Many weighing balances and scales feature GLP compliant printouts as a selling point. But what makes a printout GLP compliant? What does GLP mean? Why is it important? Does your balance need to offer printouts in order for your lab to comply with GLP? This post takes a look at the importance of good printouts and how they benefit your lab.
What is GLP?
GLP stands for “Good Laboratory Practice” and is a set of regulations designed to substantiate the consistency of lab experiments. They are meant to ensure the quality and reliability of test data. Adhering to GLPs is essential if the study or experiment is to have any validity, as compliance adds to your credibility. Homogenised practices ensure experiments can be widely shared and repeated. Furthermore, GLPs are required for “patent writing, litigation, and product registration with the USDA, EPA & FDA”.
However, as Dr. Nathan Teuscher writes in his blog, GLP is not the be all and end all of science. GLP is not a scientific system, but a quality assurance system. Dr. Teuscher writes that GLP principles “only apply to non-clinical studies”. GLP practices are not the responsibility of a single individual, but a minimum of 2 or 3: “these are the person performing the work (analyst), a person reviewing the work (management), and a quality assurance reviewer (QA)”. Lastly, adhering to GLP guidelines does not make a study’s hypothesis or conclusions true or accurate. As Dr. Teuscher writes: “A statement that a study was conducted in conformance with GLP simply means that quality systems were followed, and that the results of the study accurately report the conduct of the study. It does not indicate that the conclusions drawn are accurate, scientifically robust, or even useful”.
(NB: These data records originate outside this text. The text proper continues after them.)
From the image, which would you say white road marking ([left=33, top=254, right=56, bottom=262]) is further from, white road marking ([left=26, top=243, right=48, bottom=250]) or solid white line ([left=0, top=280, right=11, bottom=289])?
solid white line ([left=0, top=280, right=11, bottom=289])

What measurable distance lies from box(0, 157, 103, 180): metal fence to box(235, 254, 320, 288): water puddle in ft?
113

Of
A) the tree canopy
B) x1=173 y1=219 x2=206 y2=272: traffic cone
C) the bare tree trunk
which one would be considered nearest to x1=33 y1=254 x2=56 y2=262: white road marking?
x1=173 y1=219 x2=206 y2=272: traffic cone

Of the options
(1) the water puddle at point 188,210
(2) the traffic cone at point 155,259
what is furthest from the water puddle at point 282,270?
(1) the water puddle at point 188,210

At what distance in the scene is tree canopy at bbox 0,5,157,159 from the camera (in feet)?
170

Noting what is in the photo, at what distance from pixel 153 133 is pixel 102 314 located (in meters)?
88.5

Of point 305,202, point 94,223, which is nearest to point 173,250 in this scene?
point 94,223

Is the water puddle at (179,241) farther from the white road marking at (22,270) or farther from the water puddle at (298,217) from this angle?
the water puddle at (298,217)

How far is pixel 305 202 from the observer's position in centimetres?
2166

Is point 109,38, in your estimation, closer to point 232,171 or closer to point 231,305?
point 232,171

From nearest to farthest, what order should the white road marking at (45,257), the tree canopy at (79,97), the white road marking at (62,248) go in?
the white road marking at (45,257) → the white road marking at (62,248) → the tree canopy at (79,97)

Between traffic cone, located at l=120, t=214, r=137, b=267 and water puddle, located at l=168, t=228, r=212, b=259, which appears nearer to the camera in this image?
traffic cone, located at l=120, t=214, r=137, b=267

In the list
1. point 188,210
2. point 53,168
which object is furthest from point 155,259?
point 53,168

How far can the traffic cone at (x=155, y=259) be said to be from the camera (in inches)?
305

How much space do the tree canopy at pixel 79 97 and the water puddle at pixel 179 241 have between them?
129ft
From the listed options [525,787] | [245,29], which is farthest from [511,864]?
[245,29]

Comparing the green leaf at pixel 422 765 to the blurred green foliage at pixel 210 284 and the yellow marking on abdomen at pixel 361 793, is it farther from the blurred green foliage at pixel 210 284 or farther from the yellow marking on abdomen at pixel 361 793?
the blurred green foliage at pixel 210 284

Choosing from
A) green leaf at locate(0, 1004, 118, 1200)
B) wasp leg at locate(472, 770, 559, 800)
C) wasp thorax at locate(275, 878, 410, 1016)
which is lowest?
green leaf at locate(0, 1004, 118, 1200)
GLP format is like APA style or paper formatting for people who use it frequently: we all should know and remember most of it, but there are always pesky details that go unnoticed, prepared to take points off. And of course, no matter how well your paper is formatted, that does not reflect on the quality of its content. A device that prints results according to GLP compliance simplifies reporting because A) you don’t have to reformat raw data and B) you can use it as a template for other things that need to be formatted as such. It also allows anyone overlooking your work to quickly access relevant data about the experiment and check the status of a number of key points.
Different industries, government agencies, and countries have different guidelines about which practices must be followed in order to be in GLP compliance. Be sure to find out the practices and procedures that are required in order to meet conformity of GLP for your industry.
How can a balance or scale help?
Most printouts from scales and balances are particularly concerned with traceability. There are two definitions that are of interest:
Quality control: Ability to trace the application, location, and/or history of an activity or item by means of recorded data.
Systems management: Ability to track system requirements from a system function to all those elements that individually or collectively perform that function.
Weighing scales that feature GLP printouts facilitate these processes by providing information such as the time, the date, the balance or scale’s ID, and other useful data that can be tracked and monitored. Many Adam laboratory scales and balances have this feature, such as our Eclipse and Nimbus analytical balance series.